Now as relates to quantity:

This court has held that, although the quantity is not stated, if it be within the exemption limit and is not more than the requisite amount, it is exempted. Ducote v. Rachal, 44 La. Ann. 580, 10 South. 933.

[5] In the next place, as to ownership of the farm:

The lessee is entitled to the same right as he would have if he were the owner.

The words “ownership” or “lessee” are not mentioned in the Constitution.

We are not authorized to mention it here as relates to exemption, as there is nothing said about ownership or tenant. We cannot supply the omission, if there was one.

This court held that the exemption being a provision in favor of the destitute is in accordance with public policy. 46 La. Ann. 1324, 16 South. 172.

If that was the purpose, it may as well apply to destitute owners as to destitute lessees.

The next contention of plaintiff is that the exemption sought by defendant is one in personalty, and not one of homestead. The complaint here is that the defendant asks for part of the product of the crop, and he does not ask for anything connected with the homestead proper.

Plaintiff adds that the purpose of the exemption law is to favor the holding of the home, and that the lawmaker was not so much concerned about personal property. True, in this instance, there is no question relating directly to the homestead; to the home as generally understood. But the corn is exempt under the Constitution without reference to the home. To obtain the exemption, it only requires that it be cultivated by the debtor, whether as tenant or as owner.

*647In the course of the argument, it was contended that the homestead laws being in derogation of personal rights were subject to strict construction.

We will here state in matter of this argument that there are those who are of the opinion that the construction of homestead laws should be liberal, giving as a reason that it is in public interest to do whatever possible to protect persons who have become indebted and whose property is seized and who are about to lose property necessary to support the. family.

[6] There are others, however, who look upon the exemption laws as in derogation of the principle which considers the property of the debtor as a common pledge of his creditors.

The subject is carefully and interestingly noted in 18 Cyc. p. 1381. The text of the decision and the notes thereunder are interesting. It shows that for years the subject has been considered as worthy of the thought of the jurists and lawgivers.

The most enlightened states .of the country, dating back a number of years, among them, Massachusetts, have pronounced in favor of liberal construction, as will be seen by consulting the annotator cited above.

There is a minority, according to these notes, the other way.

In Louisiana the purpose h'as been to interpret the law as written, neither favoring the liberal nor adopting a strict construction.

In Hebert v.

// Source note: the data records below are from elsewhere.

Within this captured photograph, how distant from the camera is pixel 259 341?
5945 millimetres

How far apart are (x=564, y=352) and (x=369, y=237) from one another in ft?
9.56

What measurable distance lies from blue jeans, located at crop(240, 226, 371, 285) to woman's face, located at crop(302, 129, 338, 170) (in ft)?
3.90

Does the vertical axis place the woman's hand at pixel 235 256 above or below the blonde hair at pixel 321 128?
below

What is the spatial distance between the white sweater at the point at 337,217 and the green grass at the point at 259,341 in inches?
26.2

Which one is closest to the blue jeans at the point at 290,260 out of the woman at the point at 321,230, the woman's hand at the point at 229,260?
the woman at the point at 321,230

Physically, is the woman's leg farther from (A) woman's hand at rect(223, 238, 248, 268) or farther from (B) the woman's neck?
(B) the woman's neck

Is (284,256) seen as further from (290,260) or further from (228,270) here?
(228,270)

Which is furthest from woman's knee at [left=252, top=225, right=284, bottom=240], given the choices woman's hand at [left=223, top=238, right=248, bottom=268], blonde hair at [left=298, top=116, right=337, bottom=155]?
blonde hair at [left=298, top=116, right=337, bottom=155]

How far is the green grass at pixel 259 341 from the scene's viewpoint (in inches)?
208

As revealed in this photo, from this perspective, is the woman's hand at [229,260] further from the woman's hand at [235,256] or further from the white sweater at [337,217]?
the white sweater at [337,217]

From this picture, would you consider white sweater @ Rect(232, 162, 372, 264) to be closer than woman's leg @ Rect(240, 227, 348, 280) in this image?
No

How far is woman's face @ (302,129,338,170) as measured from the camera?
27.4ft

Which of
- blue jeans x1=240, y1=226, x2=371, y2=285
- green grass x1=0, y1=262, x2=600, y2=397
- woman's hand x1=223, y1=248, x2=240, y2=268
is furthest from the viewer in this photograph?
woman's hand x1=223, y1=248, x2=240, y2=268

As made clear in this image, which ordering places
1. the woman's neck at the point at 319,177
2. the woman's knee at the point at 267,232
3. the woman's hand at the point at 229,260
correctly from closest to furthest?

Mayer, 48 La. Ann. 938, 20 South. 170, construing the exempting statute of 1865, the court said in the syllabus that the exempting statute should not be too strictly construed, thus taking a position against a liberal construction. Holding to the mean between the two.

Even in jurisdictions favorable to a strict construction of the law, authorities would not justify the reading out of the Constitution the words, “corn for the current year.” Article 244 of the Constitution.

The question involved here was before us in Dejean & Bro. v. Lee, 124 La. 239, 50 South. 25.

It is not possible for issues arising at considerable distance in point of time to be more similar.

The court held in the cited case that the corn cultivated by the tenant on the farm of the creditor necessary for the current year was not subject to seizure.

Having thus decided in one case, we would not be justified in setting aside and overruling it unless it were quite evident that an error in this respect has been committed.

We have heard all that was said upon the subject and have read the briefs carefully.

We do not think that the prior decision should be overruled.

It is therefore ordered, adjudged, and decreed that the judgment appealed from in this case is affirmed.